0

I am trying to understand how simulation can be used to check if (regression) model assumptions are met.

For example here is a linear regression model: $$y = \beta_0 + \beta_1x + \epsilon$$

I understand that the errors and the response have the following distributions:

$$\epsilon \sim N(0, \sigma^2)$$

$$f(\epsilon) = \frac{1}{\sqrt{2\pi\sigma^2}} e^{-\frac{\epsilon^2}{2\sigma^2}}$$

$$y|x \sim N(\beta_0 + \beta_1x, \sigma^2)$$

$$f(y|x) = \frac{1}{\sqrt{2\pi\sigma^2}} e^{-\frac{(y-\beta_0 - \beta_1x)^2}{2\sigma^2}}$$

Once the model has been fit on some data, we get the following distributions:

$$\hat{y} = \hat{\beta}_0 + \hat{\beta}_1x$$

$$\hat{\epsilon} = y - \hat{y}$$ $$\hat{\epsilon} \sim N(0, \sigma^2)$$

$$\hat{y}|x \sim N(\hat{\beta}_0 + \hat{\beta}_1x, \hat{\sigma}^2 \left( \frac{1}{n} + \frac{(x - \bar{x})^2}{\sum (x_i - \bar{x})^2} \right))$$

$$\hat{\beta}_1 \sim N\left(\hat{\beta}_1, \frac{\hat{\sigma}^2}{\sum (x_i - \bar{x})^2}\right)$$

$$\hat{\beta}_0 \sim N\left(\hat{\beta}_0, \hat{\sigma}^2 \left( \frac{1}{n} + \frac{\bar{x}^2}{\sum (x_i - \bar{x})^2} \right)\right)$$

From here, using the properties of the Normal Distribution (i.e. adding normal distributions together produces a normal distribution and subtracting normal distributions from each other also produces a normal distribution ), I can see that $\hat{\epsilon}$ can ONLY be Normally Distributed if the distribution of the observed $y$ conditional on $x$ (i.e. $y|x$), $\hat{\beta}_0$ and $\hat{\beta}_1$ are ALL Normally Distributed. If even one of them are not normally distributed, then (in theory) $\hat{\epsilon}$ will not be normally distributed. (I can also see that if $\hat{\sigma}$ is non-constant i.e. heteroskedastic, then the distributions of $\hat{\beta}_0$ and $\hat{\beta}_1$ might not be normal).

So here is my question: How can simulating new data points be used to help check if the model assumptions are being met?

I can understand the logic behind a cross validation style approach: Fit the model on 70% of the data, and see if the predicted errors (i.e. residuals) from the other 30% of the data is Normally Distributed (i.e. using QQ plots or Kolmogorov-Smirnov).

But how can you simulate completely new pairs of data points ($x_i, y_i$) and use them to test if the model assumptions are being met?

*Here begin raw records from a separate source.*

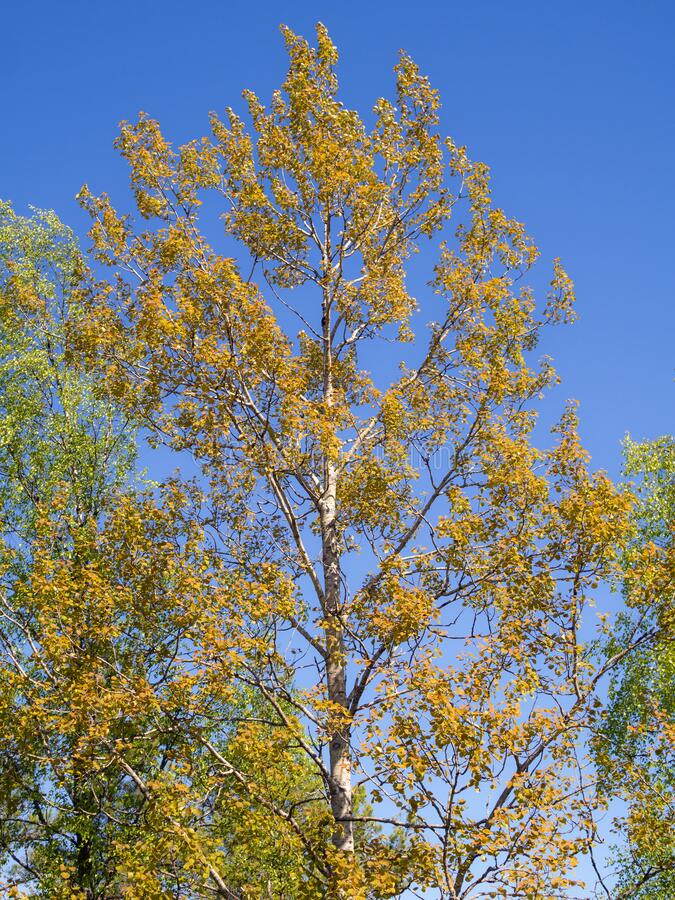 Aspen foliage in the summer stock image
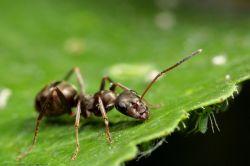 Как избавиться от муравьев в огороде? Средства от муравьев: отзывы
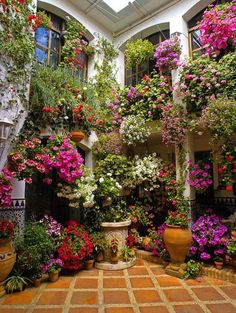 pictures of small atrium gardens. inspirational 1000 ideas about atrium garden on atrium Beautiful Gardens, Beautiful Flowers, Beautiful Homes, Beautiful Things, Outdoor Garden Decor, Outdoor Gardens, Dream Garden, Home And Garden, Hanging Flower Pots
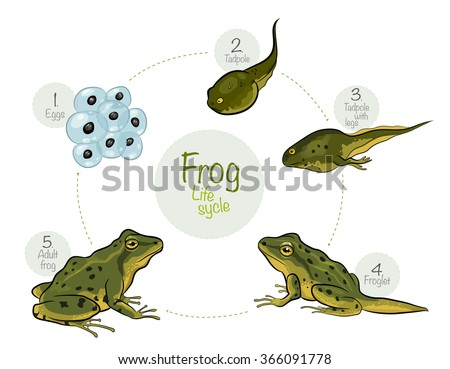 Vector illustration: Life cycle of a frog - stock vector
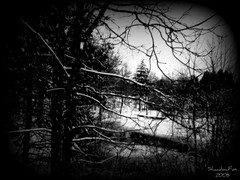 Winter On The Old Mill Pond Black And White (ShaadowFox/..making a comeback???) Tags: winter arva dragondaggerphoto canadaontariocameraphonelake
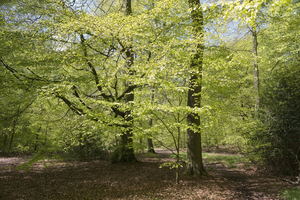Fresh spring trees: Fresh green leaves of trees in spring in Oxfordshire,England.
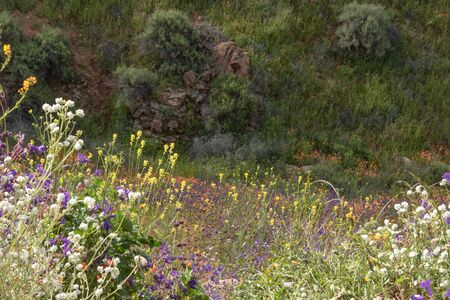 Orange yellow California poppies, seasonal spring native plant, white, purple and blue wildflowers in bloom against green hillside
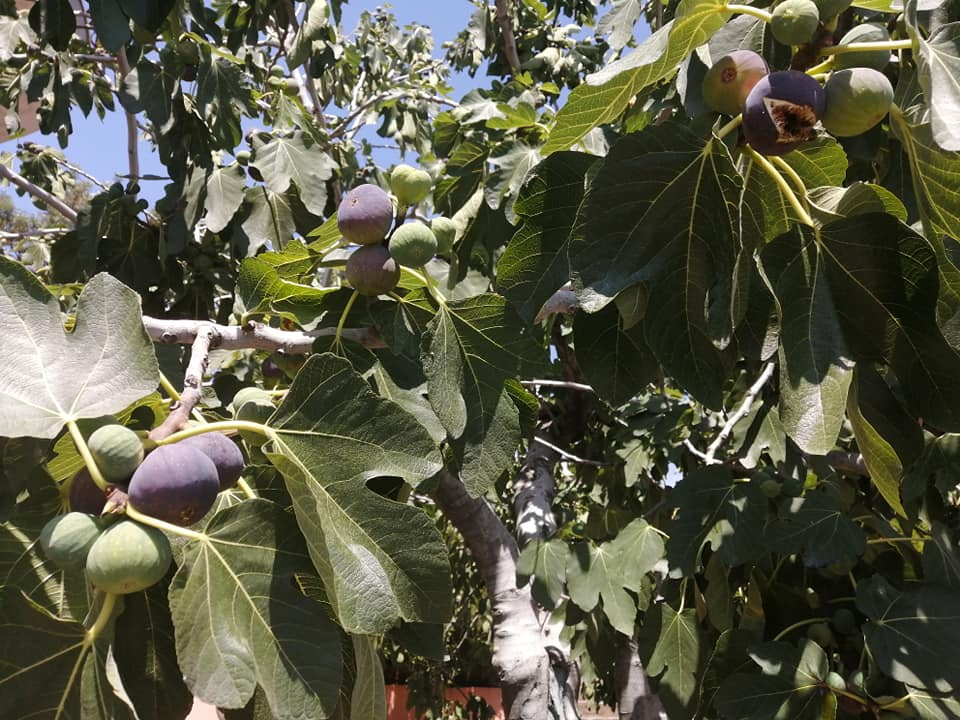 Il fico produce una grossa infruttescenza carnosa, tondeggiante, ricca di zuccheri, detta siconio. I frutti veri e propri sono i semini posti all'interno del fiore
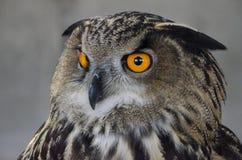 Eurasische Adler-Eule Lizenzfreie Stockfotografie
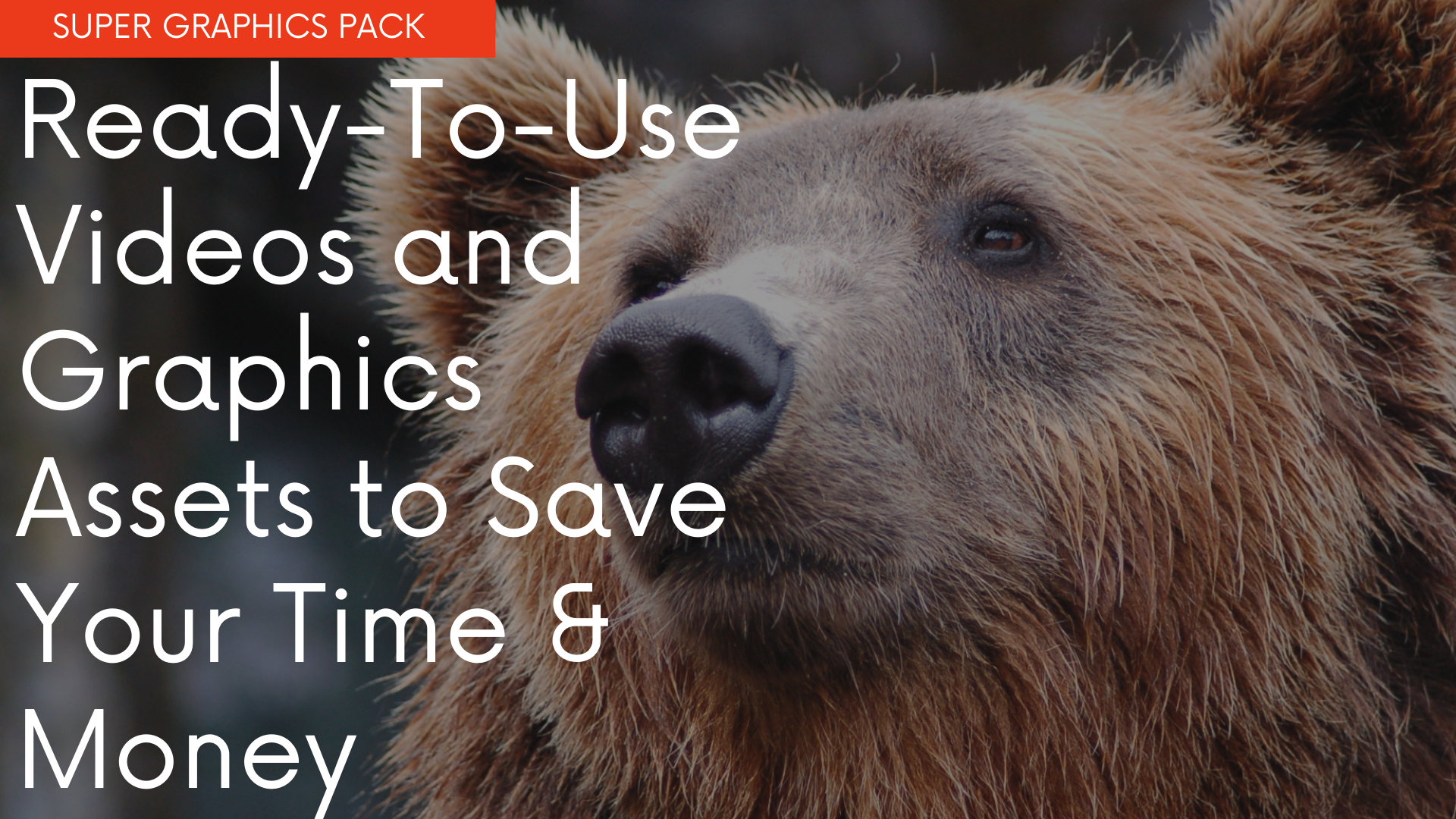 Ready-To-Use Videos and Graphics Assets to Save Your Time & Money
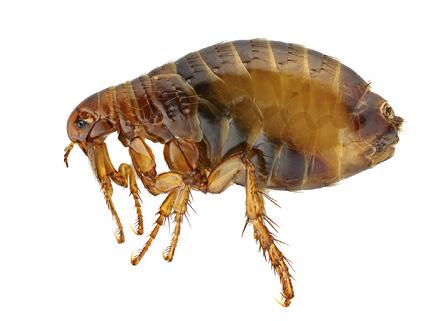 Close-up of a single adult flea.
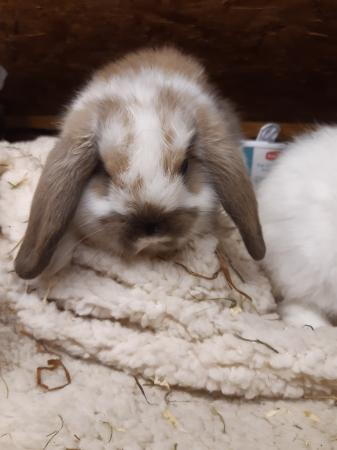 Image 2 of Mini Lop Rabbits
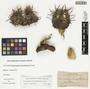 Echinocactus horizonthalonius Lem., Mexico, E. Palmer 151, F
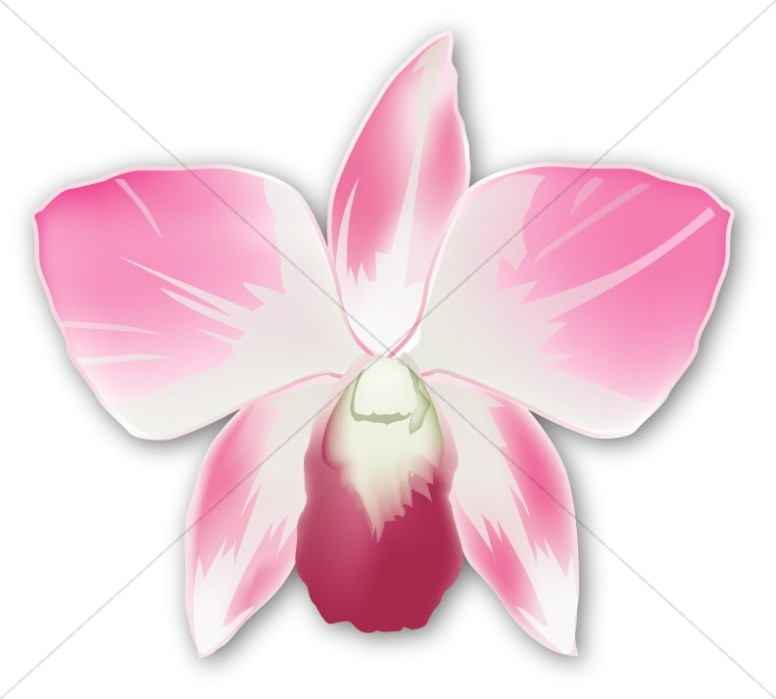 Single Pink Orchid Corsage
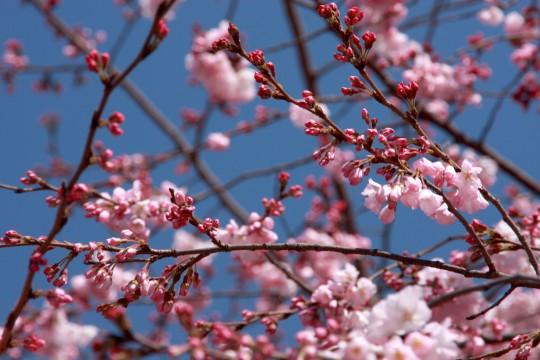 桜の枝004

And how will this help?

  • Step 1: For example, I can choose some value of $x_i$ and simulate multiple values of $y_i$ for this $x_i$ . Each $y_i$ will be a random realization from a $N(\hat{\beta}_0 + \hat{\beta}_1x, \hat{\sigma}^2 \left( \frac{1}{n} + \frac{(x - \bar{x})^2}{\sum (x_i - \bar{x})^2} \right))$.
  • Step 2: I can then make my model predict the value of each $\hat{y_i}$.
  • Step 3: Then, I can check the distribution of all $\hat{y_i}$ to see if they are Normally Distributed
  • I can repeat Step 1 - Step 3 for new values of $x_i$ and use a QQ plot to check if all these error/residuals are (collectively) normally distributed.

The way I see it, in this simulation, all $\hat{\epsilon_i} = y_i - \hat{y_i}$ will only be Normally Distributed if my regression model always produces normally distributed $\hat{y_i}$. And my regression model can only produce normally distributed $\hat{y_i}$ if the data used to create the regression model was conditionally normal.

Is this the correct understanding? Or is this a circular argument and the errors from the simulated points will necessarily be normally distributed even if the model assumptions are not met ?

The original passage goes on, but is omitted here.